Sunday, January 24, 2010
My Points of Contention
Picture jacked from Here
I have to admit as much as I am a forward thinking career woman with a tongue like a whip, I still have some very old fashioned ideals when it comes to social etiquette. I don't believe you should answer your cellphone at a meal, guys should pay for the first date (unless asked on it), you should show up five to ten minutes early to an appointment, and thank you notes will never go out of style.
That being said lately there are a few things that have been annoying me endlessly, and it's been a point of debate among friends if it's socially fine and I'm just uptight, or if there are boundaries that some people just do not have respect for anymore. Either way it's an excuse to rant.
Scenario 1: I'm out at a birthday dinner a month ago, at a nice restaurant where the dinner does not come free and that's fine. I give the guest of honour a nice and heartfelt gift along with a card which is appreciated and everything goes fine. Until the bill arrives and it was decided by the other guest that we would split it. I didn't want to be the ass that objects, but it was an extra 15 dollars to my bill I was not planning for when scrounging for Christmas presents. I would have gladly donated towards the dinner, but it was the expectation. I did not expect anyone to pay for my meal on mine, but that's just me. Maybe it's stingy, but it was a bit of a slap in the face after the expensive gift bought.
Scenario 2: I text someone. A day goes by, still no text back. They have updated their facebook or twitter, but no text. I understand some people are busy and not everyone has a witty reply or something to say. And that not everyone has their celly strapped to their side when eating/sleeping/bathing. But when you know someone is within constant range of their phone and they do not reply, it makes me stabby to a point of no return. Offensive, or just not expected?
Scenario 3: This one has been happening more frequently. You decide to have a social eve, so you invite a few friends out for drinks or dinner or whatever. They take that as an open invite to invite their friends. I'm all for meeting new people, and if you want to bring someone along, go for it. That's always a good time especially at social events. But recently there was a get together at a local watering hole and a couple guests took it upon themselves to invite no less than four friends of theirs. This lead to having no room at the table so that people that were originally asked to meet up had to leave. Is it wrong to think it's rude when someone takes it upon themselves to invite their friends to an event, even if it is in a public place and it was an open invite via facebook? I don't want people to feel out of place, but also feel there's a certain point when it becomes rude and also the person should mention it first.

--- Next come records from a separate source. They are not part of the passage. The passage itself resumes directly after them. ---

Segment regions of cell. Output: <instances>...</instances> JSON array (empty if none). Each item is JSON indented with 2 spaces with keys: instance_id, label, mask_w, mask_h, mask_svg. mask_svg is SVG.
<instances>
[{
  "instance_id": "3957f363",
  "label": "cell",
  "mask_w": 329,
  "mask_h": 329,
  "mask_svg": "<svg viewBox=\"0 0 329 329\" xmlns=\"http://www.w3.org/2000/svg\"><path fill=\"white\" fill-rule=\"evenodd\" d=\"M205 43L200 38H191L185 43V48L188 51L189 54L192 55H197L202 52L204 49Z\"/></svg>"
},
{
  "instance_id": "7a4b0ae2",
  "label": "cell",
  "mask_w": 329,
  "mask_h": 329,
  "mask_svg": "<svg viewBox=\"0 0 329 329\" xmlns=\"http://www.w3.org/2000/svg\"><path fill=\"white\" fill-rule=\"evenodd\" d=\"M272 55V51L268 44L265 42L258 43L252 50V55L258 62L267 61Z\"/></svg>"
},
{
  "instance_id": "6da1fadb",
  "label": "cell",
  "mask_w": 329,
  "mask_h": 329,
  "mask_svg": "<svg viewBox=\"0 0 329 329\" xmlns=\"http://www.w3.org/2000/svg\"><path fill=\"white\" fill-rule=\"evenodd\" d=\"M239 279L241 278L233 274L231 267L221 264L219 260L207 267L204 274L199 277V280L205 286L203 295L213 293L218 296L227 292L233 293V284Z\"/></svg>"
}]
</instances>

Scenario 4: You are making small talk with someone at the coffee line up, elevator, etc. I'm the queen of small talk and have this uncanny ability to manage to talk fashion with strangers (which is odd being that I'm not fashionable). But lately I've found simply asking someone about their day/the weather has lead to the person leading into their sob story for no less than 3 minutes. Their kids are sick at home, their husband left them, the rent just got boosted which sucks cause hours got cut back at work. And not to sound like a complete heartless bitch, but really more often that not, I don't care. I just want to get my coffee from the line up without the awkward chat about court custody cases. I understand sometimes its loneliness, but seriously people need to think before they open their mouths. Discretion can be golden when I'm peeing in the stall next to you, and yes I've had it happen even there. Maybe it's heartless but I'm not a shrink.
These are just a few of the social boundaries I have noticed lately and have been up in the air about. Do you have an opinion about any of the above? What are your social grievances?